Today’s experience on my morning walk was a bit disturbing, in a sense, it affected certain beliefs and assumptions of mine. Most people think writing is a dream job and that all one needs to do is sit in a room, facing a window, and write. Most people are taken up by this illusion to be writers. Here’s what Angus Wilson says in Adil Jussawala’s book “I Dreamt a Horse Fell from the Sky” (My present reading):
“People still come up to me at literary luncheons... and say the most awful things. There was this lady who came to me and said, ‘Oh, Mr. Wilson, I’ve always wanted to write, but I just can’t find the time.’ Isn’t that extraordinary? People don’t realise how much I’ve had to give up in order to write.”

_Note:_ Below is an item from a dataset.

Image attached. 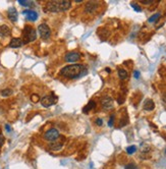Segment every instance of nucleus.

This was something such. I was on my usual morning walk around the Artist Village dam, which had dried up of late. It probably portends to the harsh summer that will follow, I guess. Grass was growing on the edges of the little puddles that were still left, making it look like a group interconnected ponds. There were birds pecking at small fishes and, on the opposite shore, a group of children were fishing with a net.
Then I heard shouting, loud hysterical shouting. It was coming from a few huts that had been built around the dam, where poor daily-wage earners were living. I was in a shock when I went to investigate. She was a published writer of repute, who had, lately, fallen into bad times. Was fortune to blame or society, or, the literary establishment, I don’t know. She was hardworking and spent long hours writing and, somehow, her brilliance is rumoured to have turned against her. Her latest works weren’t published, reason for which I am unaware.
She stops me and asks me how long I have been staying in the neighbourhood and how long the huts have been here. I found this odd because I know her, her family, and her reputation as a writer. Though presentable, she was in dishevelled state and wore a dirty-looking house coat. I tell her I have been living here for the past thirty years and know her husband. The huts came up in the last few years, as they always do in vacant spots of land in New Bombay. This is the first time I am talking to the reclusive writer. She was unhappy about the huts and the temples that had come up a few years earlier, about which we could do nothing. These days, we have a strict municipal commissioner who is demolishing these structures only to find them cropping up again. It’s a law of nature that people’s faith can’t be challenged. These things I discuss with her, telling her that she should complain to the authorities, not deal with them, meaning hut dwellers, directly.
It was a strange encounter. She is past her prime in writing and I am still in search of my identity as a writer. It seemed odd that after having achieved so much, she hadn’t found contentment and self satisfaction. I came away very disturbed by the walk.